A number of people have asked how I did the hems on my January TAST samples. So I have put together a few tips. Firstly I have to say that this type of hem takes a bit of time to stitch about 3 hours for each sample which measure 6" X 8 1/2". The time taken can be considerably less than this if you are using an open-weave even count linen, (the needle-book). This type of linen is great for drawn thread work but not so good for other types of stitching.
The other good thing about this type of hem is that it allows you to use under sized pieces of fabric. By that I mean a piece of fabric that would be too small if you turned a normal hem
It gives a firm, non frayable edge but does require an even weave fabric to get the right effect.
To begin, I withdraw a thread at what I want to be the outside edge, on all four sides.
To start my stitching I run a small number of running stitches on the edge that I intend to turn under. (I will stitch over these when I get to the four sided stitch.)
I use a 24 tapestry needle and a 12 perle cotton, it the fabric is of a lower thread count I sometimes use a 8 perle cotton.
In the space left by the withdrawn thread I gather 4 thread with a back stitch around the whole piece. When stitching this you need to have some tension on your thread as this line of stitching will form the picot edge.
At this point I cut back the hem edges so they are about the same width, no less than 1/2" if possible. As I want my four sided stitch to be as wide as it is high I withdraw the 5th and then 10th thread from inside the line of back stitch. (You could make this the 4th and 8th theads if you are running short on fabric. I find any less than this is unsuccessful.)
The fabric is then turned under so that the back stitch stands proud. I like to turn the two short edges and then the long, ironing them in place. I then start with a back stitch over the 4 threads in the space left from the withdrawn thread and through the turned over fabric held at the back. Pull this tight. Doing this forms the holes and holds the fabric in place.
Take the thread up between the picots and 4 threads further along from your last back stitch. This holds the fold in place and accentuates the picot.
Sometimes the thread may catch and pull out of position. Use your needle to lay it in the right position and then pull tight.

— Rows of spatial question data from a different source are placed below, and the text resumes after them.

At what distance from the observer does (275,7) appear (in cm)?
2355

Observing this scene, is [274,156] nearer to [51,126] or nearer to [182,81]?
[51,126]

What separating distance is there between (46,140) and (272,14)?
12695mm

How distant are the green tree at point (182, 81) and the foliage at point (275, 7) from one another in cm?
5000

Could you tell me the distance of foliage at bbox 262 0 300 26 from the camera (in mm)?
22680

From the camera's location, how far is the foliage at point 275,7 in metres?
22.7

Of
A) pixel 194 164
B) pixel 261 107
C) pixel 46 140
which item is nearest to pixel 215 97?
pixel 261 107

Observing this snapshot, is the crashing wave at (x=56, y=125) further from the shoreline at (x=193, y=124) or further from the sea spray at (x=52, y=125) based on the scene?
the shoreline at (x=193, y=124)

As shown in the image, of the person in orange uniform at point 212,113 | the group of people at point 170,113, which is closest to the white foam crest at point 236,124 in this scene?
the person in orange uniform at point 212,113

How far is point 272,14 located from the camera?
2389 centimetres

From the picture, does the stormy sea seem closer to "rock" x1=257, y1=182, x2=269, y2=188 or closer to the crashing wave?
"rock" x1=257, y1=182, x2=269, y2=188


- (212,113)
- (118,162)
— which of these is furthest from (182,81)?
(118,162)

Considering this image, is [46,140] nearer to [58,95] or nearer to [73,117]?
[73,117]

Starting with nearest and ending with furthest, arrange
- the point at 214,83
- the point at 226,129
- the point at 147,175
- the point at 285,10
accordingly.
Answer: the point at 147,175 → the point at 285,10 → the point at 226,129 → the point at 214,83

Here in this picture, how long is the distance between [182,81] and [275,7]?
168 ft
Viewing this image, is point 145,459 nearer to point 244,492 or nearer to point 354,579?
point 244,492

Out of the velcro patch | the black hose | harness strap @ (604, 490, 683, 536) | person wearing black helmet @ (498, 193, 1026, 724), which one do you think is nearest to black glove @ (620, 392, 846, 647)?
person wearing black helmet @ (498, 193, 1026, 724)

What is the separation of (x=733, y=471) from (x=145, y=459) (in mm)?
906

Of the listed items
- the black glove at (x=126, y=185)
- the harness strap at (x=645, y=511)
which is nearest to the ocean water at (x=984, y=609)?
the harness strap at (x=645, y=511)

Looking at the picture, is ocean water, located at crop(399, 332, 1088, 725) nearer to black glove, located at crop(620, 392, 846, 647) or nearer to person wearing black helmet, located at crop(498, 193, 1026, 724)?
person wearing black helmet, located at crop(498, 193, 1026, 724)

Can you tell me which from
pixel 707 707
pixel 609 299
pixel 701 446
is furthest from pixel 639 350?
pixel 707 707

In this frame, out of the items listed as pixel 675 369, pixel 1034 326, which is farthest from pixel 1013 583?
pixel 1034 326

Continue with these two steps around your fabric.
When you get to a corner you will need to stitch through a number of layers. The best way to do this is with a stabbing motion.
The needle will take the thread through all the layers and hold the corner firm.
The next row uses the same stitches but is a lot easier as you don't have to worry about the picot.
When starting and finishing my thread on the edge, I use the channel formed by the stitching to hide the ends.
To finish off, turn your fabric to the wrong side and trim back the fabric to the stitching.